## [Exercise]
Every record that follows should be printed verbatim.

## [Stored rows]
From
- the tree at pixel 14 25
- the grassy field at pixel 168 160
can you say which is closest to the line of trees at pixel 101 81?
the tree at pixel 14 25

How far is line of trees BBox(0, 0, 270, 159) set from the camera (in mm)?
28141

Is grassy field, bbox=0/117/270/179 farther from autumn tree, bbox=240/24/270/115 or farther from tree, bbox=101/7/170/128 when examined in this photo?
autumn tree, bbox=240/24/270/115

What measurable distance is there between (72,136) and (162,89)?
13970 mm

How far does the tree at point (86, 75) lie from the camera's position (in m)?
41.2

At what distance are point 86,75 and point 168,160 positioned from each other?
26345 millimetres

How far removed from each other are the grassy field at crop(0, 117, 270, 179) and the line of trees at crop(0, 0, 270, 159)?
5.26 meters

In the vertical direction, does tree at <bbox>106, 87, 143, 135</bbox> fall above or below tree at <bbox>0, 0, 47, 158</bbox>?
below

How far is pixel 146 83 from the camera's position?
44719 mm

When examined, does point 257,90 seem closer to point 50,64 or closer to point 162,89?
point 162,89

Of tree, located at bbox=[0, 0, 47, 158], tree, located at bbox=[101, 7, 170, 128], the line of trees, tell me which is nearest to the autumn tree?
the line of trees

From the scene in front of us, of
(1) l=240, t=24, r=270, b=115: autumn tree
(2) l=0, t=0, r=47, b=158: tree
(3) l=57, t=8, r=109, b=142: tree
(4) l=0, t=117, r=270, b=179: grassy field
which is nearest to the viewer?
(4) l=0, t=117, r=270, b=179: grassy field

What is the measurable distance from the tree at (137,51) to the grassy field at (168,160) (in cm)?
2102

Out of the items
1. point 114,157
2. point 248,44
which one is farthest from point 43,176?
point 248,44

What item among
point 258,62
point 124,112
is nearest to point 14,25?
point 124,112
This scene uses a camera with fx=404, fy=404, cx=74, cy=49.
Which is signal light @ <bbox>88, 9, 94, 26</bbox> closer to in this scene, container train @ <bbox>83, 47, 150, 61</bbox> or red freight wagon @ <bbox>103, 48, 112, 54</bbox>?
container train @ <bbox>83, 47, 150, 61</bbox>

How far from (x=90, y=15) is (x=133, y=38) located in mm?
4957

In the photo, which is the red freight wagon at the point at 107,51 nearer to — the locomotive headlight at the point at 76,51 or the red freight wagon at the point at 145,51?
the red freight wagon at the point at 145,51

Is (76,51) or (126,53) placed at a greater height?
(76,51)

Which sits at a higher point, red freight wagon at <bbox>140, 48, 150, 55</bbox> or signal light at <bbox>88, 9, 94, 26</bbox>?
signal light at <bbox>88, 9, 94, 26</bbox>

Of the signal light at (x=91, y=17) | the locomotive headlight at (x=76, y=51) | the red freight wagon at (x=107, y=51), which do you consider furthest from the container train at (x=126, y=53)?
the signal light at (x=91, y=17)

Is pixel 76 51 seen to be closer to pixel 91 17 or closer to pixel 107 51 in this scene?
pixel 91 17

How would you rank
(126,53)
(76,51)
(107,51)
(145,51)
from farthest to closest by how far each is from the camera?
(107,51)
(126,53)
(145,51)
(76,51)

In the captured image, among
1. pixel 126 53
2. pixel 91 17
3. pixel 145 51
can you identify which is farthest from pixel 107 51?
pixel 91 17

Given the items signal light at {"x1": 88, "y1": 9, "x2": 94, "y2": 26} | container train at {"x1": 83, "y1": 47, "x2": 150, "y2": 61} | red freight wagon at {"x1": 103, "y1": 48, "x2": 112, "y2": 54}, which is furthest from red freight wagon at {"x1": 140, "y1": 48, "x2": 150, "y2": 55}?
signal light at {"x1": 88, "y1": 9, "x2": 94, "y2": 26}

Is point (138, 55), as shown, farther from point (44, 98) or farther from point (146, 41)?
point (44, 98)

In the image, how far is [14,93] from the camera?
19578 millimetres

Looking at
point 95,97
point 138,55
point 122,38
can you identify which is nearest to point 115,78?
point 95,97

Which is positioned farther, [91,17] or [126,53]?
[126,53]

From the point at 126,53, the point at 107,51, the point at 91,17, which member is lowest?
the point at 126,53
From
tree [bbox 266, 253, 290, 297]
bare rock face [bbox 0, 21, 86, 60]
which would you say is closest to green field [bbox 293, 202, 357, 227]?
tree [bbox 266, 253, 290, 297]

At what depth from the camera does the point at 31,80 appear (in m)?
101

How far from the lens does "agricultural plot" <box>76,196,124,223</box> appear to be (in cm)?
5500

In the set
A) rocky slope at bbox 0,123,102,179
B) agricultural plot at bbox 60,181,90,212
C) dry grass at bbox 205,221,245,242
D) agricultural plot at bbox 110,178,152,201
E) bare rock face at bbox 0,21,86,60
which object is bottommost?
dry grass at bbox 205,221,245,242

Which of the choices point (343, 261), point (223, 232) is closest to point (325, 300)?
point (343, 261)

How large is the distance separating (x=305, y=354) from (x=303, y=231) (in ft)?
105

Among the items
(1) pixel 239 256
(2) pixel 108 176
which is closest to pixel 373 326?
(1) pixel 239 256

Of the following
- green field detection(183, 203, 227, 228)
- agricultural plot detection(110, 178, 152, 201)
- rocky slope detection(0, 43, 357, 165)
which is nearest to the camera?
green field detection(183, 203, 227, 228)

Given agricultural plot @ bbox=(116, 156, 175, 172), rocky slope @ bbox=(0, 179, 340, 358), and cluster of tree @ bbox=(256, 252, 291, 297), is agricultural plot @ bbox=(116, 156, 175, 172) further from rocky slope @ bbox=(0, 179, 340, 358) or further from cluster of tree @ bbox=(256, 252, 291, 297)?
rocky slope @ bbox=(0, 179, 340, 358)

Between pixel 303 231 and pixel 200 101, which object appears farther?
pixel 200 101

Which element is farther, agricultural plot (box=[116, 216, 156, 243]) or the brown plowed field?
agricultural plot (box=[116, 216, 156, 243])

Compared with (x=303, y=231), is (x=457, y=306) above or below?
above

## [Worked answer]
From
- the tree at pixel 14 25
- the grassy field at pixel 168 160
can you say which is closest to the line of trees at pixel 101 81?
the tree at pixel 14 25

How far is line of trees BBox(0, 0, 270, 159) set from the camera (in mm)?
28141

Is grassy field, bbox=0/117/270/179 farther from autumn tree, bbox=240/24/270/115 or farther from tree, bbox=101/7/170/128 when examined in this photo?
autumn tree, bbox=240/24/270/115

What measurable distance is there between (72,136) and (162,89)?
13970 mm

How far does the tree at point (86, 75) lie from the camera's position (in m)?
41.2

At what distance are point 86,75 and point 168,160 positioned from each other?
26345 millimetres

How far removed from each other are the grassy field at crop(0, 117, 270, 179) and the line of trees at crop(0, 0, 270, 159)?
5.26 meters

In the vertical direction, does tree at <bbox>106, 87, 143, 135</bbox> fall above or below tree at <bbox>0, 0, 47, 158</bbox>?
below

How far is pixel 146 83 from the camera's position?
44719 mm

When examined, does point 257,90 seem closer to point 50,64 or closer to point 162,89?
point 162,89

Of tree, located at bbox=[0, 0, 47, 158], tree, located at bbox=[101, 7, 170, 128], the line of trees, tell me which is nearest to the autumn tree?
the line of trees

From the scene in front of us, of
(1) l=240, t=24, r=270, b=115: autumn tree
(2) l=0, t=0, r=47, b=158: tree
(3) l=57, t=8, r=109, b=142: tree
(4) l=0, t=117, r=270, b=179: grassy field
which is nearest to the viewer?
(4) l=0, t=117, r=270, b=179: grassy field

What is the measurable distance from the tree at (137,51) to the grassy field at (168,160) (in cm)?
2102

Out of the items
1. point 114,157
2. point 248,44
which one is farthest from point 43,176?
point 248,44

What item among
point 258,62
point 124,112
is nearest to point 14,25?
point 124,112
This scene uses a camera with fx=404, fy=404, cx=74, cy=49.
Which is signal light @ <bbox>88, 9, 94, 26</bbox> closer to in this scene, container train @ <bbox>83, 47, 150, 61</bbox> or red freight wagon @ <bbox>103, 48, 112, 54</bbox>?
container train @ <bbox>83, 47, 150, 61</bbox>

How far from (x=90, y=15) is (x=133, y=38) located in mm?
4957

In the photo, which is the red freight wagon at the point at 107,51 nearer to — the locomotive headlight at the point at 76,51 or the red freight wagon at the point at 145,51?
the red freight wagon at the point at 145,51

Is (76,51) or (126,53) placed at a greater height?
(76,51)

Which sits at a higher point, red freight wagon at <bbox>140, 48, 150, 55</bbox> or signal light at <bbox>88, 9, 94, 26</bbox>?
signal light at <bbox>88, 9, 94, 26</bbox>

Of the signal light at (x=91, y=17) | the locomotive headlight at (x=76, y=51) | the red freight wagon at (x=107, y=51), which do you consider furthest from the container train at (x=126, y=53)?
the signal light at (x=91, y=17)

Is pixel 76 51 seen to be closer to pixel 91 17 or closer to pixel 107 51 in this scene?
pixel 91 17

How would you rank
(126,53)
(76,51)
(107,51)
(145,51)
from farthest to closest by how far each is from the camera?
(107,51)
(126,53)
(145,51)
(76,51)

In the captured image, among
1. pixel 126 53
2. pixel 91 17
3. pixel 145 51
can you identify which is farthest from pixel 107 51?
pixel 91 17

Given the items signal light at {"x1": 88, "y1": 9, "x2": 94, "y2": 26} | container train at {"x1": 83, "y1": 47, "x2": 150, "y2": 61} | red freight wagon at {"x1": 103, "y1": 48, "x2": 112, "y2": 54}, which is furthest from red freight wagon at {"x1": 140, "y1": 48, "x2": 150, "y2": 55}?
signal light at {"x1": 88, "y1": 9, "x2": 94, "y2": 26}

Is point (138, 55), as shown, farther from point (44, 98) or farther from point (146, 41)?
point (44, 98)

In the image, how far is [14,93] from the camera?
19578 millimetres

Looking at
point 95,97
point 138,55
point 122,38
can you identify which is nearest to point 115,78?
point 95,97

Which is positioned farther, [91,17] or [126,53]?
[126,53]

From the point at 126,53, the point at 107,51, the point at 91,17, which member is lowest?
the point at 126,53
From
tree [bbox 266, 253, 290, 297]
bare rock face [bbox 0, 21, 86, 60]
which would you say is closest to green field [bbox 293, 202, 357, 227]?
tree [bbox 266, 253, 290, 297]

At what depth from the camera does the point at 31,80 appear (in m)?
101

How far from the lens does "agricultural plot" <box>76,196,124,223</box> appear to be (in cm)?
5500

In the set
A) rocky slope at bbox 0,123,102,179
B) agricultural plot at bbox 60,181,90,212
C) dry grass at bbox 205,221,245,242
D) agricultural plot at bbox 110,178,152,201
E) bare rock face at bbox 0,21,86,60
which object is bottommost?
dry grass at bbox 205,221,245,242

Which of the choices point (343, 261), point (223, 232) is closest to point (325, 300)?
point (343, 261)

How large is the distance separating (x=305, y=354) from (x=303, y=231) (in ft)?
105

Among the items
(1) pixel 239 256
(2) pixel 108 176
which is closest to pixel 373 326?
(1) pixel 239 256

Of the following
- green field detection(183, 203, 227, 228)
- agricultural plot detection(110, 178, 152, 201)
- rocky slope detection(0, 43, 357, 165)
which is nearest to the camera?
green field detection(183, 203, 227, 228)

Given agricultural plot @ bbox=(116, 156, 175, 172), rocky slope @ bbox=(0, 179, 340, 358), and cluster of tree @ bbox=(256, 252, 291, 297), is agricultural plot @ bbox=(116, 156, 175, 172) further from rocky slope @ bbox=(0, 179, 340, 358) or further from cluster of tree @ bbox=(256, 252, 291, 297)?
rocky slope @ bbox=(0, 179, 340, 358)

Between pixel 303 231 and pixel 200 101, which object appears farther?
pixel 200 101

Which element is farther, agricultural plot (box=[116, 216, 156, 243]) or the brown plowed field?
agricultural plot (box=[116, 216, 156, 243])

Compared with (x=303, y=231), is (x=457, y=306) above or below?
above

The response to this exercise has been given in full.